How No Barriers, and a Photo, Helped Me When I Was Diagnosed with Rheumatoid Arthritis
Every morning I woke up and could barely walk. My feet were sore and my knees screamed. My fingers would barely bend enough to open the flap of my tent. It was the end of September and I was nearing the end of my two-week road trip around the American Southwest that took me into 27 National Parks and National Monuments. I had seemingly no reason that my joints should be hurting so much. But they did. And it was hard to think about much else.
Throughout the summer the pain had increased. As I packed my truck, I wondered if I’d be able to do all the things that I wanted to — moonlight hiking in Bryce Canyon, photographing Zion National Park and exploring Grand Staircase Escalante. But I put the truck in drive.
In Chaco Canyon, I stared in awe. I watched the Super Blood Moon over hoodoos in Bryce Canyon. I waded through the Virgin River that cuts through Zion National Park. The mystery, magic and magnificence captivated me. But always the twinges of pain, soreness and stiffness in my joints brought me back to Earth.
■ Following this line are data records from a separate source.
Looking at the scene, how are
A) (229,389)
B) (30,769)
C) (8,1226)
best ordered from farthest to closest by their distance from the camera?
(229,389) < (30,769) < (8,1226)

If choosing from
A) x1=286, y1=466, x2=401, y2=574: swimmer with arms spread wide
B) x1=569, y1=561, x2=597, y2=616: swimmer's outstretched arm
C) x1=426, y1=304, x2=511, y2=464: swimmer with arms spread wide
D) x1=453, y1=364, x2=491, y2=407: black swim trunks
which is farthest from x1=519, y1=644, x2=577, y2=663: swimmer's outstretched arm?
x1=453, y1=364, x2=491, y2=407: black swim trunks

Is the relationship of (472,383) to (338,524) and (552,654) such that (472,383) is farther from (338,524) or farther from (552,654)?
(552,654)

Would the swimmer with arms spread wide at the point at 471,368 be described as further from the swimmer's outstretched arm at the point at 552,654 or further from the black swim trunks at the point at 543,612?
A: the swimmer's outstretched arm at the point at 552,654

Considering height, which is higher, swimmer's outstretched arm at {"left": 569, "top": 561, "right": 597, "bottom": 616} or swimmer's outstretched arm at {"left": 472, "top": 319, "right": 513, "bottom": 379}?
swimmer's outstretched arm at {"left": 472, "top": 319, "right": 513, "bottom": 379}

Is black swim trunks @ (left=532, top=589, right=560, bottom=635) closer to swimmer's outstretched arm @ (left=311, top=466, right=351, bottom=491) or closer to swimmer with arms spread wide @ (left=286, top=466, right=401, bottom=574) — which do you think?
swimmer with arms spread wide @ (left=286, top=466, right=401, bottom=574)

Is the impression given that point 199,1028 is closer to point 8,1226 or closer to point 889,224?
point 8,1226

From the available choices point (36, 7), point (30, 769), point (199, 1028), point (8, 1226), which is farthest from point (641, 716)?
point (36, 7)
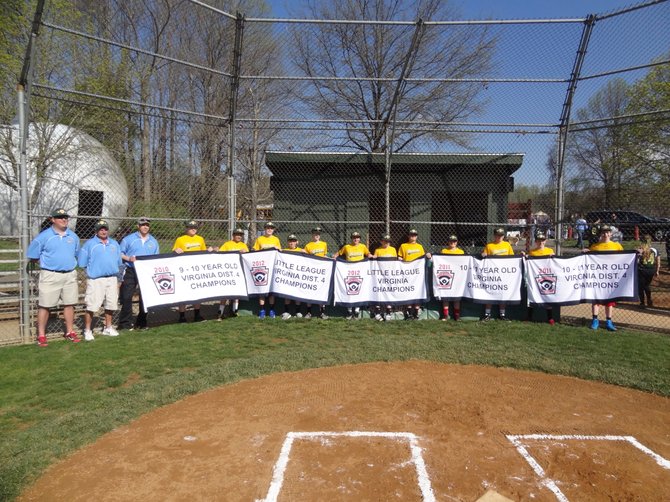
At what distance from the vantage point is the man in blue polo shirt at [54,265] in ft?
22.2

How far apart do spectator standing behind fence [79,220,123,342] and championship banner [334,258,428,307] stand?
3885 millimetres

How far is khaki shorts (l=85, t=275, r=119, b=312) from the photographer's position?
23.7ft

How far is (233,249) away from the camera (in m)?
8.84

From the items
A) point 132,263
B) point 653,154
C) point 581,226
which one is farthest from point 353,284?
point 653,154

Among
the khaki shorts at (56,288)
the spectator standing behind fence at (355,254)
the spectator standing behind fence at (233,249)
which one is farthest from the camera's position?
the spectator standing behind fence at (355,254)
My worst day came on Sept. 29th. I had planned to hike around Utah’s Kodachrome Basin State Park. But every single joint in my feet ached. I pulled into the parking lot and the ranger told me that I had options – the easiest was a half mile paved loop. But the best hike would be a six-mile jaunt into the heart of the park, ending at “Cool Cave,” a slot canyon.
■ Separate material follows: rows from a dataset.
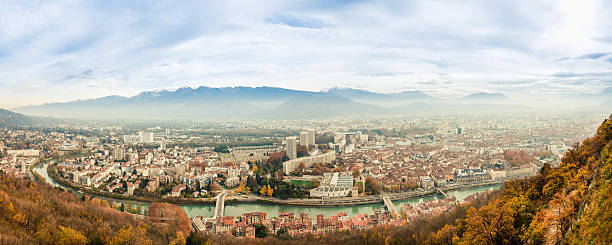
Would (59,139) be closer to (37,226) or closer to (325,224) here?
(37,226)

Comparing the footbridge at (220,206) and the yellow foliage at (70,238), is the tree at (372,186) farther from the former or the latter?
the yellow foliage at (70,238)

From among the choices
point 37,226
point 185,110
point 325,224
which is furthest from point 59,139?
point 185,110

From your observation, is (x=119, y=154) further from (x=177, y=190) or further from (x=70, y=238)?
(x=70, y=238)

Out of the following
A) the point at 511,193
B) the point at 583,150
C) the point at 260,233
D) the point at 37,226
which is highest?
the point at 583,150

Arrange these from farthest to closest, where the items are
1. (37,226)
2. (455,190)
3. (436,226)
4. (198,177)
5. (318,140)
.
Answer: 1. (318,140)
2. (198,177)
3. (455,190)
4. (436,226)
5. (37,226)

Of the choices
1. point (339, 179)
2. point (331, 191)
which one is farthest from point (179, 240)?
point (339, 179)

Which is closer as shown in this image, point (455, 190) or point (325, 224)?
point (325, 224)
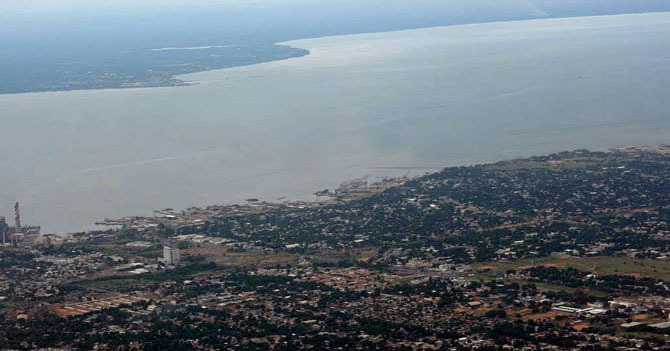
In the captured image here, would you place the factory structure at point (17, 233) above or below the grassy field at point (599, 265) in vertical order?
below

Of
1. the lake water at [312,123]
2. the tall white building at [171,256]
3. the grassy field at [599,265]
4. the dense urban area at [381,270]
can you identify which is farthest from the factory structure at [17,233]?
the grassy field at [599,265]

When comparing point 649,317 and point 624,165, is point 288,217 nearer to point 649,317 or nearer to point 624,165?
point 624,165

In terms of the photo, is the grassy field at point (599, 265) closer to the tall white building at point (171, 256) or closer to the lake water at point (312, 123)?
the tall white building at point (171, 256)

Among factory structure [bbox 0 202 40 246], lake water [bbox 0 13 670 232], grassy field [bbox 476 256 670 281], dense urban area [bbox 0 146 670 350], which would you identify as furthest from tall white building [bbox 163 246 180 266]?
grassy field [bbox 476 256 670 281]

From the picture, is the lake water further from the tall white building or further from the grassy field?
the grassy field

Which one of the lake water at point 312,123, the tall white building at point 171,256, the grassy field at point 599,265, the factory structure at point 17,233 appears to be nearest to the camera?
Answer: the grassy field at point 599,265

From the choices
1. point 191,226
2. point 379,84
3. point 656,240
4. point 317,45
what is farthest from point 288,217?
point 317,45
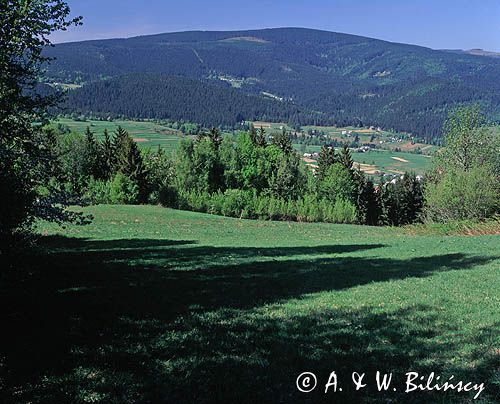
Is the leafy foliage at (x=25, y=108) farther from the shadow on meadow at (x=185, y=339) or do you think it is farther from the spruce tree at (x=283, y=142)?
the spruce tree at (x=283, y=142)

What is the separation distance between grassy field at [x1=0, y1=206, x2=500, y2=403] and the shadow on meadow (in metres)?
0.04

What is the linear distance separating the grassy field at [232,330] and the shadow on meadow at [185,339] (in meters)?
0.04

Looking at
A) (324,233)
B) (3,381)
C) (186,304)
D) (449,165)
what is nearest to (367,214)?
(449,165)

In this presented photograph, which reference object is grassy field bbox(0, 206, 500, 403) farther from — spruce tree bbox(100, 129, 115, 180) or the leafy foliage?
spruce tree bbox(100, 129, 115, 180)

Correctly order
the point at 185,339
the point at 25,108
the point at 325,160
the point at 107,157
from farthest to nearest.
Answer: the point at 325,160, the point at 107,157, the point at 25,108, the point at 185,339

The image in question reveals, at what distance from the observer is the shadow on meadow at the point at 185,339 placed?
26.0 ft

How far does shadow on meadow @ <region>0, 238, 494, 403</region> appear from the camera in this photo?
312 inches

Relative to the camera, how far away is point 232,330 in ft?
36.9

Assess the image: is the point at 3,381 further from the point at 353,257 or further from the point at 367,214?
the point at 367,214

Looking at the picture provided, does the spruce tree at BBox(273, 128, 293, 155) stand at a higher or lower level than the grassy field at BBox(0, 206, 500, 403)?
higher

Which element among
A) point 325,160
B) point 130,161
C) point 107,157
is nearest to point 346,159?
point 325,160

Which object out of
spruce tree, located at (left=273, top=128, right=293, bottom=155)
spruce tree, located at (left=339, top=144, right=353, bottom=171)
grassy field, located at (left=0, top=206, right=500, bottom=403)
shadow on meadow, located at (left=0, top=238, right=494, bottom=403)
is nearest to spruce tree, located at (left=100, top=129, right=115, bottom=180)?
spruce tree, located at (left=273, top=128, right=293, bottom=155)

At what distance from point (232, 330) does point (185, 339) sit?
4.75 ft

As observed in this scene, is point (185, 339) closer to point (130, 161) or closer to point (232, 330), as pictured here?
point (232, 330)
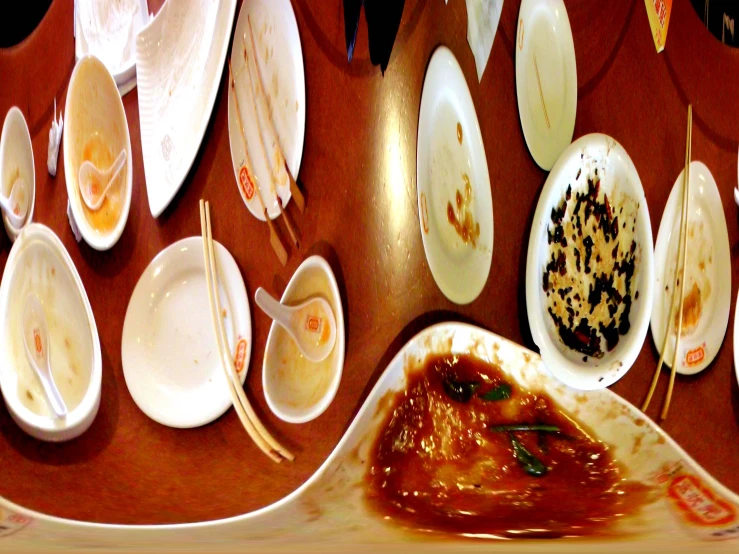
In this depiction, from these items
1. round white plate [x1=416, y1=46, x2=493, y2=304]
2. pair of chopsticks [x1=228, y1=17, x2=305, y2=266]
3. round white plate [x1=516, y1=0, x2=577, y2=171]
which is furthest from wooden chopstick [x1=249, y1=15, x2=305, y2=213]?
round white plate [x1=516, y1=0, x2=577, y2=171]

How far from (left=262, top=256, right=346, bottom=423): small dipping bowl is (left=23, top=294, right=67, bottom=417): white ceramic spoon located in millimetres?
153

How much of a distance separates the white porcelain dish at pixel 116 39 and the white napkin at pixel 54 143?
0.05 meters

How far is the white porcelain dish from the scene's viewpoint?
53 cm

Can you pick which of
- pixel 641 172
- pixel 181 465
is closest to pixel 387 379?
pixel 181 465

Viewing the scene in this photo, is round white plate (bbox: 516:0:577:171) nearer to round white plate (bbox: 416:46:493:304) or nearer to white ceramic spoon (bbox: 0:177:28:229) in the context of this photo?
round white plate (bbox: 416:46:493:304)

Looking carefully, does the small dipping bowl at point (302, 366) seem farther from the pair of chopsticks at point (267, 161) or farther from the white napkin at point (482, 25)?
the white napkin at point (482, 25)

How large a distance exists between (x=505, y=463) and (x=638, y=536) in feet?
0.41

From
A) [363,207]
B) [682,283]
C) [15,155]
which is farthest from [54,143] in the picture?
[682,283]

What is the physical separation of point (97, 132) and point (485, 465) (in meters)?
0.42

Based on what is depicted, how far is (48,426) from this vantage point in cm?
48

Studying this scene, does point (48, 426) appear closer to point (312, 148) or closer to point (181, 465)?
point (181, 465)

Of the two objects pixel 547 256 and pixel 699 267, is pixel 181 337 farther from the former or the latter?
pixel 699 267

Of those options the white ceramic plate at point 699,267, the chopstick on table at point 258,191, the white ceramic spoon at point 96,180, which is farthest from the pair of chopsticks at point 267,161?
the white ceramic plate at point 699,267

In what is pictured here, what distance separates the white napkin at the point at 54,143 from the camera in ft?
1.72
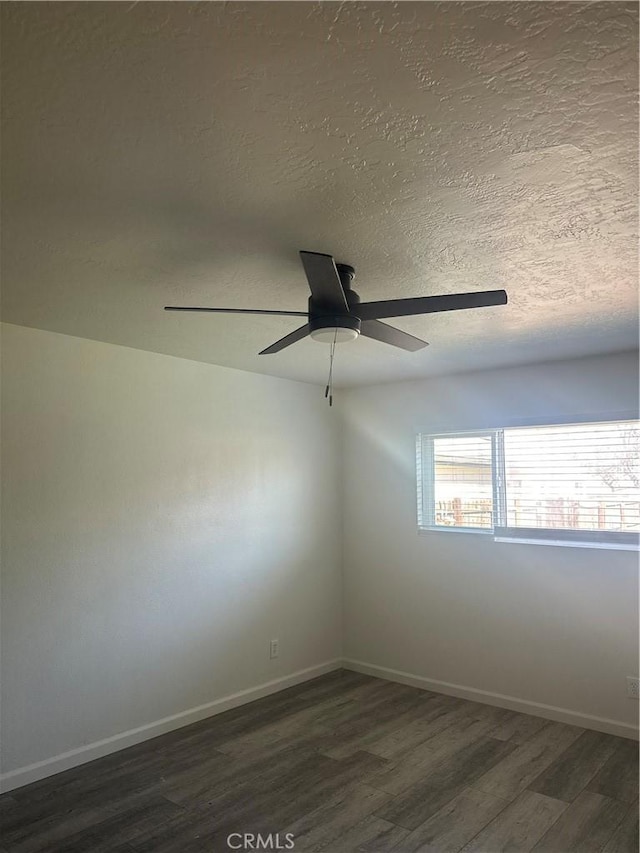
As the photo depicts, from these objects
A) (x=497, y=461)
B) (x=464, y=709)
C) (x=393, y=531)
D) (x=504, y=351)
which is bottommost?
(x=464, y=709)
I decided to play it safe and elected for the short, paved hike. Twenty minutes later I knew I made a mistake, but not because of my pain. Despite the protests of my joints, I had navigated the entire loop easily. I had more in me. I didn’t drive this far to mail it in. I was disappointed in myself.
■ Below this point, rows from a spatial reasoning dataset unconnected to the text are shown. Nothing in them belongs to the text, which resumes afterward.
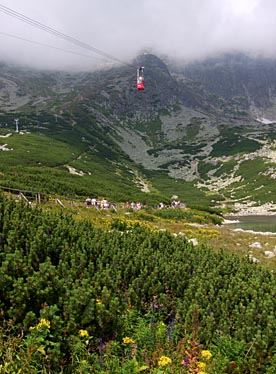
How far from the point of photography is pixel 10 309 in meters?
5.55

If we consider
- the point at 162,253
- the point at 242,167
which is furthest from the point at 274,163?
the point at 162,253

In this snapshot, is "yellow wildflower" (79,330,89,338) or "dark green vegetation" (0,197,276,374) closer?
"dark green vegetation" (0,197,276,374)

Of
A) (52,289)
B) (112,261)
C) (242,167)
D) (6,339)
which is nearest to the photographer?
(6,339)

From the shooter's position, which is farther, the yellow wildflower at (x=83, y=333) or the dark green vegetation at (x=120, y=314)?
the yellow wildflower at (x=83, y=333)

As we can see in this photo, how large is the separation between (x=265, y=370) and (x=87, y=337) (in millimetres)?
2677

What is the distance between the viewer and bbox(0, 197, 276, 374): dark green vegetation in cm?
511

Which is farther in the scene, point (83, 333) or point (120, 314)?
point (120, 314)

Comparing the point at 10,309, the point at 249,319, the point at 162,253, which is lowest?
the point at 162,253

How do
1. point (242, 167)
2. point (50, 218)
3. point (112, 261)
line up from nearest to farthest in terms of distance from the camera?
point (112, 261) < point (50, 218) < point (242, 167)

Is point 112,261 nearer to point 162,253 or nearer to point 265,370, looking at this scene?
point 162,253

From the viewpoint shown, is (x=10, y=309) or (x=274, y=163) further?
(x=274, y=163)

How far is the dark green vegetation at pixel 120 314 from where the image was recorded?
5.11 m

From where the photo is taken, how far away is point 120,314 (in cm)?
634

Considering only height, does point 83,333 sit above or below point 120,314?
above
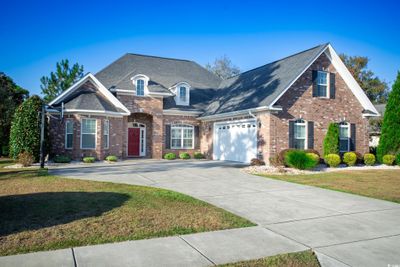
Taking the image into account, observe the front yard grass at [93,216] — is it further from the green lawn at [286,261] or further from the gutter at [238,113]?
the gutter at [238,113]

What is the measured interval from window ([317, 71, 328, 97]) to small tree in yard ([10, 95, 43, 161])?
16801mm

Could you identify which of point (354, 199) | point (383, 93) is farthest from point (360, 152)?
point (383, 93)

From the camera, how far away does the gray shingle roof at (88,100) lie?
1883 cm

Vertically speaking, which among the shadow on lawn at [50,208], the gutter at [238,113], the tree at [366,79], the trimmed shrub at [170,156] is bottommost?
the shadow on lawn at [50,208]

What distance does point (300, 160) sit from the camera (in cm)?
1527

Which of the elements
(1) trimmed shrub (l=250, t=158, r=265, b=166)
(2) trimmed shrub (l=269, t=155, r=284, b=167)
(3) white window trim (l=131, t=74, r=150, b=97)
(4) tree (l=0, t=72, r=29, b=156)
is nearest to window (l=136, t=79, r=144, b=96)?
(3) white window trim (l=131, t=74, r=150, b=97)

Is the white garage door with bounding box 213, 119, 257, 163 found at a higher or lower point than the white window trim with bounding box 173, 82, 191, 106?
lower

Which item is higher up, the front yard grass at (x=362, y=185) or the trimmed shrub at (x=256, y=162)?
the trimmed shrub at (x=256, y=162)

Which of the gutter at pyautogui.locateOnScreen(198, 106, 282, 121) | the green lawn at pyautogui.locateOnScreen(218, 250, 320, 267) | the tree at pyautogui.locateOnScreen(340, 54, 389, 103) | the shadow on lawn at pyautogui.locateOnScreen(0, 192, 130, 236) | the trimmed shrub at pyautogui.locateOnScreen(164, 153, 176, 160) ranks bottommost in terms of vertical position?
the green lawn at pyautogui.locateOnScreen(218, 250, 320, 267)

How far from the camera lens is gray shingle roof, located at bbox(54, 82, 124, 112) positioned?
18.8m

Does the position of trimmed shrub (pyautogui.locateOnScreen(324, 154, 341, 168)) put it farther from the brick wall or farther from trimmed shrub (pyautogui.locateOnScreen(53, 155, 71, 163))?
trimmed shrub (pyautogui.locateOnScreen(53, 155, 71, 163))

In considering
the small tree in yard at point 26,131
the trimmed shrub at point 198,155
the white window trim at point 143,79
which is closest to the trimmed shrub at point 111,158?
the small tree in yard at point 26,131

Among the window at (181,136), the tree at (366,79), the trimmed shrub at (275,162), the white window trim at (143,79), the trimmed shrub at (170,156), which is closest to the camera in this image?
the trimmed shrub at (275,162)

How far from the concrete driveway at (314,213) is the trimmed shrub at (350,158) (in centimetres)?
873
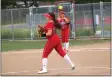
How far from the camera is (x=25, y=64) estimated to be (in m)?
13.5

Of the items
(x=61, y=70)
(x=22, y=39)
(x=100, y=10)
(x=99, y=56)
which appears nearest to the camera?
(x=61, y=70)

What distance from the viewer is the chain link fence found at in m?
24.6

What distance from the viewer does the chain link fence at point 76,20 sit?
80.8 feet

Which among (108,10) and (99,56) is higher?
(108,10)

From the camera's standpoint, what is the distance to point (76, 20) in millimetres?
24891

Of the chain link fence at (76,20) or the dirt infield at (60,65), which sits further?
the chain link fence at (76,20)

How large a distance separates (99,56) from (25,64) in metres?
2.92

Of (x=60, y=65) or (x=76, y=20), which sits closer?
(x=60, y=65)

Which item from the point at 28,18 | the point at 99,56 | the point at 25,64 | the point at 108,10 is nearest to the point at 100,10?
the point at 108,10

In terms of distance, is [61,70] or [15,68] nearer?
[61,70]

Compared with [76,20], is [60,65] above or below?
below

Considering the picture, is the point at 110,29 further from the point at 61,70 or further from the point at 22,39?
the point at 61,70

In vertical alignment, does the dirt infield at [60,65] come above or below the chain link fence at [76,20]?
below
So I refilled my water bottle and started down the path toward Cool Cave. Several times I thought about turning around. But something pushed me forward — maybe it the stunning scenery revealing itself around each corner, or the promise of the naturally-air conditioned cave.
When I made it, I sprawled out on a large boulder at the base of a dried waterfall, whose mud was bespeckled with the footprints of wild animals. I thought about how thankful I was to have decided to take this path. I’ve run half marathons and climbed a 14er, but six miles had never been so hard.
I couldn’t help wonder if I would have made it before I started working for No Barriers.
Just a few months earlier, I watched Ryan Garza, one of our veteran alumni, climb a mountain for the first time after having his right leg amputated. He was in such pain — the scars hadn’t yet fully healed and his bones ground into his prosthetic leg. What he said to me will always stick in my mind: “Pain just means you’re alive. It’s a friend of mine, you know?”
I thought about the meaning of that quote as I soaked up the refreshing air. I sat up off the rocks and looked forward. The beauty of the Cool Cave was stunning — the light bouncing around its inner shell, glowing from the brightest gold to a dull purple. I propped my camera up with a few rocks, set the timer and walked into the frame. Click.
A few weeks later, I sat on the crinkly sterile white paper of my doctor’s office chair. The diagnosis? Severe rheumatoid arthritis. At age 27.
I was stunned. Blood tests showed that my immune system was attacking my joints. X-rays showed I’d escaped permanent joint damage by catching it early. But in six months I’d gone from healthy as a horse doing yoga every day, to barely being able to walk.
I sat in my chair at home and held two orange pill bottles in my hands. I’d have to take this medication for the rest of my life to save my joints. I washed them down with a glass of chocolate milk.
I look back fondly at this self-portrait I took in Cool Cave. It reminds me that no matter how much my joints still hurt, or how much my medication makes me sick, that I can do anything I set my mind to. We all can. What’s within us is truly stronger than what’s in our way.
While I could make rheumatoid arthritis an excuse, I won’t. I love this photo because it so perfectly captures how I feel now. As the light of the canyon bursts outward in front of me, so does my new understanding of my abilities as someone with a chronic illness.
But equally important are the dark, cool shades of blue and purple that I’ve decided to turn my back toward. I can still feel them, but my attention, heart and drive looks forward. I won’t let the fear and uncertainty of my diagnosis stop me from living the life I want to.